Threads, guns, vetoes, Feynman, EA, Deneen, G. Smith vs. D. Friedman.

Copyright © 2024 by Ari Armstrong
July 7, 2023; ported here on March 17, 2024

Threads: If you're on the new Zuck-controlled Twitter-alternative Threads, give me a follow at ariarmstrongwriter. But I don't think the site will amount to much unless users can create read lists to curate their feeds.

Gun Violence: "[M]ost of the city's [Chicago's] gun violence is caused by a small cluster of people who are usually gang-affiliated."

Wisconsin: The latest line-veto by the Wisconsin governor illustrates how the rules there are profoundly anti-republican. Through a sneaky edit, the governor expanded a school-funding bill from 2024 to 2425. This is not the legitimate exercise of the veto power; it is the governor legislating unilaterally.

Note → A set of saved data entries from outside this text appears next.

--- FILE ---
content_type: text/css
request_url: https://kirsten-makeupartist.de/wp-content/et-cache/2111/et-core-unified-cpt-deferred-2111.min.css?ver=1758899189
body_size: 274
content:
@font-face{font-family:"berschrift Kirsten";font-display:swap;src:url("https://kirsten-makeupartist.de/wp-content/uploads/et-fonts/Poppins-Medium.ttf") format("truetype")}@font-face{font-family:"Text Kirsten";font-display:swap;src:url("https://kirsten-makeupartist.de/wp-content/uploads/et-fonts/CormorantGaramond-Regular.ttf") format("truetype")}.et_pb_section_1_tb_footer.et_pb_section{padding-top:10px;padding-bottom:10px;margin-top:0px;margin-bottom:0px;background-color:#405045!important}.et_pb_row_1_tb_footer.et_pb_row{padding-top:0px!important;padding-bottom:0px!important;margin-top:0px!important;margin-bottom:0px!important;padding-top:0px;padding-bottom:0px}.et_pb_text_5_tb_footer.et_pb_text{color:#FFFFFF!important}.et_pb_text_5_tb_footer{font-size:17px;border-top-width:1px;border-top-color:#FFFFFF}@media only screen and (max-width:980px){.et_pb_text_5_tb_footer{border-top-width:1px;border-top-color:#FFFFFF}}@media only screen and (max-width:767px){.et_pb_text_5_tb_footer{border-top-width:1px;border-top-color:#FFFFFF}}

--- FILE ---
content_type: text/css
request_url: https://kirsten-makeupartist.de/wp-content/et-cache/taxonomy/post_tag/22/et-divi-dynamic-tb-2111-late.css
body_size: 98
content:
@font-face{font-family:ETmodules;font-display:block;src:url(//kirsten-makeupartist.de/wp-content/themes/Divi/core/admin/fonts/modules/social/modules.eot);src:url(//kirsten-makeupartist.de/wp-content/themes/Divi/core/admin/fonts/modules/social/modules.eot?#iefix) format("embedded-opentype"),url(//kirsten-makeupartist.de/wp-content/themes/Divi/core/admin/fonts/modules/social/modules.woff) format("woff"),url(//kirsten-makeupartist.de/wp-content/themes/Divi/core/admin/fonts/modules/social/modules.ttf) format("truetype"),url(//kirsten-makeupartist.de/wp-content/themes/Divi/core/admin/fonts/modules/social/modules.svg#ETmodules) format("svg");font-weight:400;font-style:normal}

Atoms: Here's Richard Feynman talking about his work on the Manhattan Project. Recommended.

Effective Altruism: In the first three minutes of this conversation about effective altruism, Tyler Cowen points out that institutions (as well as technological innovation) matter, that some poor countries could take relatively simple steps to improve people's lives (such as provide clean water), and that EA tends to promote "moral nervousness" among people who worry they're not doing the most good. Cowen asks not what is the most good this person could be doing but "who is the individual, and what is that person good at, and what are their passions." The rest is also great.

Progress: Jonah Goldberg has some nice comments on cultural progress and on Patrick Deneen's weird anti-liberal agenda: "The correct comparison is between the Founding and what came before it. Prior to the Founding, there was no democracy and precious little in the way of inalienable rights for anyone but nobles and monarchs. In short, the American Revolution launched a new chapter in human history . . . . Deneen looks upon the great expanse of progress since the Enlightenment and shudders. . . . Deneen writes like a prosecutor, downplaying inconvenient facts and evidence in his brief—or leaving them out entirely—while pounding the table about damning circumstantial evidence and anecdotes." See also Cowen on Deneen.

Rights: Libertarianism-dot-org has up an old (1981) debate between George H. Smith and David Friedman, on rights versus consequentialism. Wow they're so young! (Sadly, Smith is no longer with us.) Friedman argued that most of what people disagree about comes down to the effects of different policies. Smith argued that ethics is nevertheless the foundation of libertarianism. Of course both are largely right. (These days Michael Huemer blends the two views by saying that rights matter but they are not absolute.) I watched the debate to the end; some of the questions and answers are very interesting, such as Smith's take on the problem of past injustices in property acquisition, and Friedman biting the bullet on racist neighborhoods created by restrictive covenants. The final question is by Wendy McElroy.